**Data rows**:
** Start **

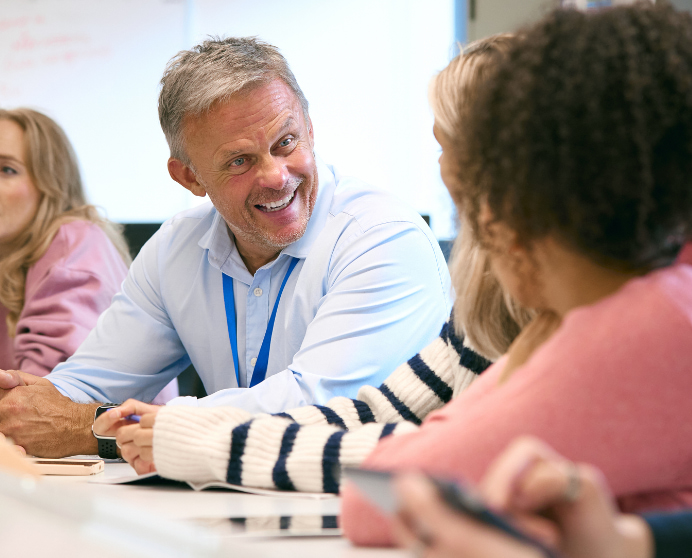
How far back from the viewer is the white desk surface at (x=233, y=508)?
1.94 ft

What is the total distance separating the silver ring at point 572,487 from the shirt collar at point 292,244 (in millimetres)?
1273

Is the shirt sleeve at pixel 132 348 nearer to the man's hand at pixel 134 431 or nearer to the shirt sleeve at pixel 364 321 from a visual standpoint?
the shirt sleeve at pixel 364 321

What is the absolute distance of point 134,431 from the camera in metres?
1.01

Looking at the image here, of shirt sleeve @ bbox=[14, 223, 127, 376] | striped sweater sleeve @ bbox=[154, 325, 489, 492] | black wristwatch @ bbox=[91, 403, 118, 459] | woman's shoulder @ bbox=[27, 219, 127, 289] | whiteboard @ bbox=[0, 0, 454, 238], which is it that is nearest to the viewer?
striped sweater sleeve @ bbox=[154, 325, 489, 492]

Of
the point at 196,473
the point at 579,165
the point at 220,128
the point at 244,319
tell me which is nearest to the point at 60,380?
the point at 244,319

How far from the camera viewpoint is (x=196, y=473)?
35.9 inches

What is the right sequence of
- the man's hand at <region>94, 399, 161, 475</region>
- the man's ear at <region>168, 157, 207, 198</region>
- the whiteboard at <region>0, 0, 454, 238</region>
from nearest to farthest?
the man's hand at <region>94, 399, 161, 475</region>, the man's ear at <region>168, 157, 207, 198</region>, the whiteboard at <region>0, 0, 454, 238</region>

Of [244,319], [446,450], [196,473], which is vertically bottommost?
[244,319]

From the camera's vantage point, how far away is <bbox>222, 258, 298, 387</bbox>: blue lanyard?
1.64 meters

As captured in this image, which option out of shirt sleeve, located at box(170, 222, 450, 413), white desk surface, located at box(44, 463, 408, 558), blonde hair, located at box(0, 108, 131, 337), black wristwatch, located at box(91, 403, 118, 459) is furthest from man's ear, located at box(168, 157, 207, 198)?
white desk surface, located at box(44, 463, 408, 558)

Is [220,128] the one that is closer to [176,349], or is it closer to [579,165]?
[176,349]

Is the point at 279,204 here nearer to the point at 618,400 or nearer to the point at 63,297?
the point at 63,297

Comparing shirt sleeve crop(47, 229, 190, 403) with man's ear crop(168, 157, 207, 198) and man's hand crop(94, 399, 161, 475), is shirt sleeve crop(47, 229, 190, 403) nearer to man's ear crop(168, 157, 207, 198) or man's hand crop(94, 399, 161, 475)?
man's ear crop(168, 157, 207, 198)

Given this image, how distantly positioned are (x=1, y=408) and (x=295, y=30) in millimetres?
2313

** End **

**Prompt**: Please copy the entries word for word, beginning at the line that contains "As captured in" and continuing through the end of the entries.

**The solution**:
As captured in this image, which option out of shirt sleeve, located at box(170, 222, 450, 413), white desk surface, located at box(44, 463, 408, 558), blonde hair, located at box(0, 108, 131, 337), black wristwatch, located at box(91, 403, 118, 459) is furthest from man's ear, located at box(168, 157, 207, 198)?
white desk surface, located at box(44, 463, 408, 558)

Is [220,128] the one that is closer to [176,349], or is it closer to [579,165]?
[176,349]

Is the point at 279,204 here nearer to the point at 618,400 or nearer to the point at 63,297?
the point at 63,297

Comparing shirt sleeve crop(47, 229, 190, 403) with man's ear crop(168, 157, 207, 198) and man's hand crop(94, 399, 161, 475), is shirt sleeve crop(47, 229, 190, 403) nearer to man's ear crop(168, 157, 207, 198) or man's hand crop(94, 399, 161, 475)?
man's ear crop(168, 157, 207, 198)

Given this image, how distantly positioned are (x=1, y=408) and (x=295, y=30) in millimetres?
2313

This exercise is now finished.